Spatial question entries:
* * *

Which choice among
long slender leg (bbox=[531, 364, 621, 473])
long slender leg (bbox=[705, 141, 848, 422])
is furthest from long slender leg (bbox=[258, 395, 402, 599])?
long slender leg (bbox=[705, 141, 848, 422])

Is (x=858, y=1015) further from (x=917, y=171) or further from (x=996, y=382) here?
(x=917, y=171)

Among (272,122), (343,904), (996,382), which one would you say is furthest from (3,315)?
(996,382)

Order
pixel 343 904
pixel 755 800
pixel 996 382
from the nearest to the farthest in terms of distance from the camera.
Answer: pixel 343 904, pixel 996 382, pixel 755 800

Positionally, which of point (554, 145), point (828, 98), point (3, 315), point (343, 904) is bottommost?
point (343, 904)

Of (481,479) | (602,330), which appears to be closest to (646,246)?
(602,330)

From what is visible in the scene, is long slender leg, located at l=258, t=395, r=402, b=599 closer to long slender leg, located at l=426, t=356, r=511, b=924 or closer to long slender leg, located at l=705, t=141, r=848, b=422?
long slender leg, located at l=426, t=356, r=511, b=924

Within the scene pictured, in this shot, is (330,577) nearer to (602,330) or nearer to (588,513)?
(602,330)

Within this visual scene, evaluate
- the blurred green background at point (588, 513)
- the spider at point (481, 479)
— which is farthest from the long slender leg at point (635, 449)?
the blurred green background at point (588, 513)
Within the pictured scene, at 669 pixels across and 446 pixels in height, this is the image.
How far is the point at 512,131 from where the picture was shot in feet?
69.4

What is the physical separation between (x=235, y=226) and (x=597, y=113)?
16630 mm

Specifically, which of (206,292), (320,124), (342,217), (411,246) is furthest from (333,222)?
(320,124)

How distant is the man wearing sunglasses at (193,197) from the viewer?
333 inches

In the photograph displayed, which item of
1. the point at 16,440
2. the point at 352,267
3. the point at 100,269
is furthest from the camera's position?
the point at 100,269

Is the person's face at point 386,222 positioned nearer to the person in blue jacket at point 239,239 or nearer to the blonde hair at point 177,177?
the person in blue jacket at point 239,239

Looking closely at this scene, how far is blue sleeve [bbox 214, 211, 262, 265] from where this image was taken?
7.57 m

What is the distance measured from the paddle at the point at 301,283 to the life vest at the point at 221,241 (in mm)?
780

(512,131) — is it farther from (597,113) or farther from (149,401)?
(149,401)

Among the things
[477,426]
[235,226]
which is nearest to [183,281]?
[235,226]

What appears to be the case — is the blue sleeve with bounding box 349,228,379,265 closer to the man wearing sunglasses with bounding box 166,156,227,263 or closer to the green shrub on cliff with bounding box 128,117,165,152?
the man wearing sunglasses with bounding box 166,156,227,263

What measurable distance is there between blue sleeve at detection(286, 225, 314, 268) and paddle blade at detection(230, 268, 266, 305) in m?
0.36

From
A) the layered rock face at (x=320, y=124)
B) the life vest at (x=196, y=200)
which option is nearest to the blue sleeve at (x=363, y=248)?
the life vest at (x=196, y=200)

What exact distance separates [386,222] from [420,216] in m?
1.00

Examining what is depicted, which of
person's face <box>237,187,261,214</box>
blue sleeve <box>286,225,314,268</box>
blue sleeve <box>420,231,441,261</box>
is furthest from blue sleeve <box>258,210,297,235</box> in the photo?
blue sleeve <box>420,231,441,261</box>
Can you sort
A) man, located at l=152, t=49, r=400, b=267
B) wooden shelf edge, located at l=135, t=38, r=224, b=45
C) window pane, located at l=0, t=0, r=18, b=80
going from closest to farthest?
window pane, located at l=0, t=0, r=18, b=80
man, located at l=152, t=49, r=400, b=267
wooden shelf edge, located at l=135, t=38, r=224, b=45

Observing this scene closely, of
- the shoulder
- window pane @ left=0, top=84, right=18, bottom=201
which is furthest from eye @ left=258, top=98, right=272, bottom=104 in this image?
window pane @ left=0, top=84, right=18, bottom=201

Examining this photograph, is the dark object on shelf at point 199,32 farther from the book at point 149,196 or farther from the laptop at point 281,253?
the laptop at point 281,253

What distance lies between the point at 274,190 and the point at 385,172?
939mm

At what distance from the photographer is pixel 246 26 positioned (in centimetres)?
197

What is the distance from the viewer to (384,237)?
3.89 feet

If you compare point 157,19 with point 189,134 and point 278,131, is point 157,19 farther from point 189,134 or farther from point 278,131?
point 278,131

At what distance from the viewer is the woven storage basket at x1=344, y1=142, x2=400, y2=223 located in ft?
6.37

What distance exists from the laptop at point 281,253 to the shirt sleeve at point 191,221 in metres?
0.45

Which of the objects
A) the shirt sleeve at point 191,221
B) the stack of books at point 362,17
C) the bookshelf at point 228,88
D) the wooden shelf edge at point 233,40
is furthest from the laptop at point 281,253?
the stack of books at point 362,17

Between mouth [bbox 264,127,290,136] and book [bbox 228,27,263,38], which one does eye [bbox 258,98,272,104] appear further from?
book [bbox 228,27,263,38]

* * *

**WORK REQUIRED:**
Rewrite the records from the line containing "Between mouth [bbox" through the end of the records, inclusive, as a two-column CSV with the headers item_text and answer. Use one row per record, put each field in double quotes, and replace line breaks with spaces.

**FINISHED TASK:**
item_text,answer
"Between mouth [bbox 264,127,290,136] and book [bbox 228,27,263,38], which one does eye [bbox 258,98,272,104] appear further from?","book [bbox 228,27,263,38]"